[Python-3000] Heaptypes

Thu Jul 19 09:06:58 CEST 2007

>> __reduce__ currently does (O(s#)) with (ob_type, ob_bytes, ob_size).
>> Now, s# creates a Unicode object, and the pickling fails to round-trip
>> correctly.
> 
> I thought that before your patch a bytes object roundtripped correctly
> with all three protocols. Or maybe it got broken when s# was changed?

It did, and it got. s# used to return a str8, which then was pickled
byte-for-byte. When s# started to return Unicode strings, bytes
above 128 got widened to Py_UNICODE (which is what currently
PyUnicode_FromString does), so b'\xFF' became bytes('\uFFFF').
That got pickled and unpickled; then bytes('\uFFFF') is
b'\xef\xbf\xbf' (because it applies the default encoding to
the unicode argument), and it failed to roundtrip to b'\xFF'.

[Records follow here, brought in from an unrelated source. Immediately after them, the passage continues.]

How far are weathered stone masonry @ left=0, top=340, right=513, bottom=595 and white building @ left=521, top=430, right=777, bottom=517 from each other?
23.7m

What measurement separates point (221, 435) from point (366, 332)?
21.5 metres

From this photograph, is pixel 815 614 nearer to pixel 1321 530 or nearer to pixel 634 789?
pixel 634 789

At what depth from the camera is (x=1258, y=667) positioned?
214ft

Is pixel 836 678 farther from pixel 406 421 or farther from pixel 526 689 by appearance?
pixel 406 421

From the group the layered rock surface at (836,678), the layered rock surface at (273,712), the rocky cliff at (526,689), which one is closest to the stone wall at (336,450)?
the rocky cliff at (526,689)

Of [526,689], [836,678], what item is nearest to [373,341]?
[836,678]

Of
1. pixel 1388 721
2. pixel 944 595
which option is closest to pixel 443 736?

It's actually not possible to generate b'\xFF' using
a unicode string argument, as string the default encoding will
never return s'\xFF' (as that's not valid UTF-8).

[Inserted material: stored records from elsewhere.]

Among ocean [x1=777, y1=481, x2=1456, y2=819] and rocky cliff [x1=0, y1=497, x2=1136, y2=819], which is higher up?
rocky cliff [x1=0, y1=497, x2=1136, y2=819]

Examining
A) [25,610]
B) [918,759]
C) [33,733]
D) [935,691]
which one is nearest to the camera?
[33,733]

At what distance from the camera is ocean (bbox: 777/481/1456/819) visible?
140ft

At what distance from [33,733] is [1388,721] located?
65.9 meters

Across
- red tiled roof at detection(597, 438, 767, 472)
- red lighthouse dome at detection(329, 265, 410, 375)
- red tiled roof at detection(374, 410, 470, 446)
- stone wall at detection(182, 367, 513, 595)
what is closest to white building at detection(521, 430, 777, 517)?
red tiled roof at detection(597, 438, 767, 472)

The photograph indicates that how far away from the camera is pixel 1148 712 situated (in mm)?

> An additional requirement might be that if bytes are introduced in
> 2.6, a pickle containing bytes written by 3.0 should be readable by
> 2.6.

Sure: whatever we decide now needs to be applied to 2.6 also.

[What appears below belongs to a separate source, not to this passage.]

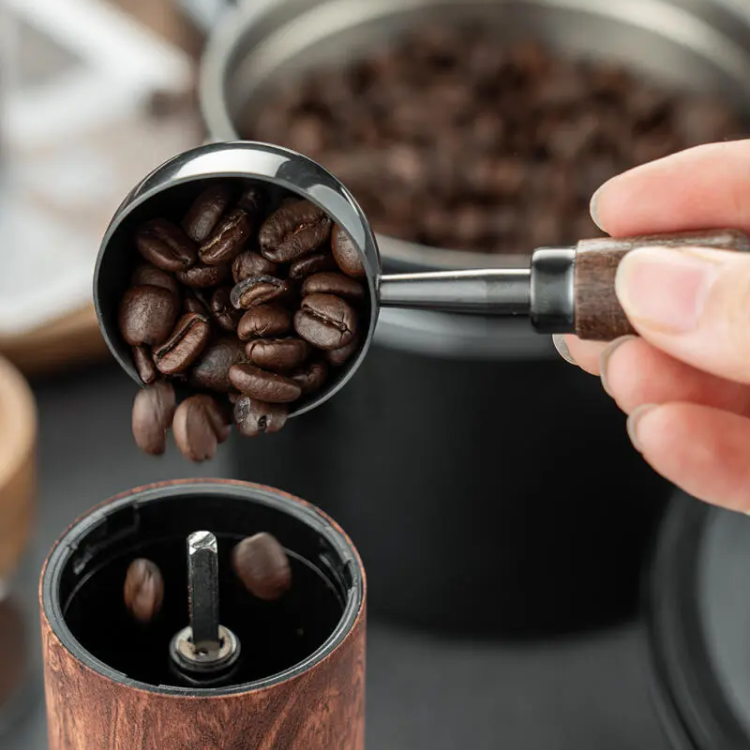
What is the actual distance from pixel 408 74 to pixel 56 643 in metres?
0.84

>> If __reduce__ returns a Unicode object, what encoding should be assumed?
>> (which then needs to be symmetric with bytes())
>>
>> If __reduce__ returns a str8 object, you will have to keep str8 (or
>> else you cannot pickle bytes).
> 
> When __reduce__ returns a string at all, that means it's the name of a
> global. I guess that should be encoded using UTF-8, so that as long as
> the name is ASCII, 2.x can unpickle it. But I'm not sure if that's
> what you were asking.

No.
py> b'foo'.__reduce__()
(<type 'bytes'>, ('foo',))
py> b'\xff'.__reduce__()
(<type 'bytes'>, ('\uffff',))

It returns one string each time, as the first element of a one-element
tuple (that is then passed to the bytes() constructor on unpickling)

> Anyway, one reason this is such a mess is clearly that the pickle
> protocol has no independent spec -- it's grown organically in code.
> Reverse-engineering the intent of the code is a pain.

That's also true, but I don't see it much as a problem here. If it
had a spec, that spec would have said that b'S', b'T' and b'U'
have a str payload. That spec would break if str8 goes away, and
the spec would be changed to explain how these codes act in 2.x
and 3.x. It would not talk at all about the bytes type, and that
it's __reduce__ might return different things in 2.x and 3.x
(unless bytes gets a primitive code for pickle).

Regards,
Martin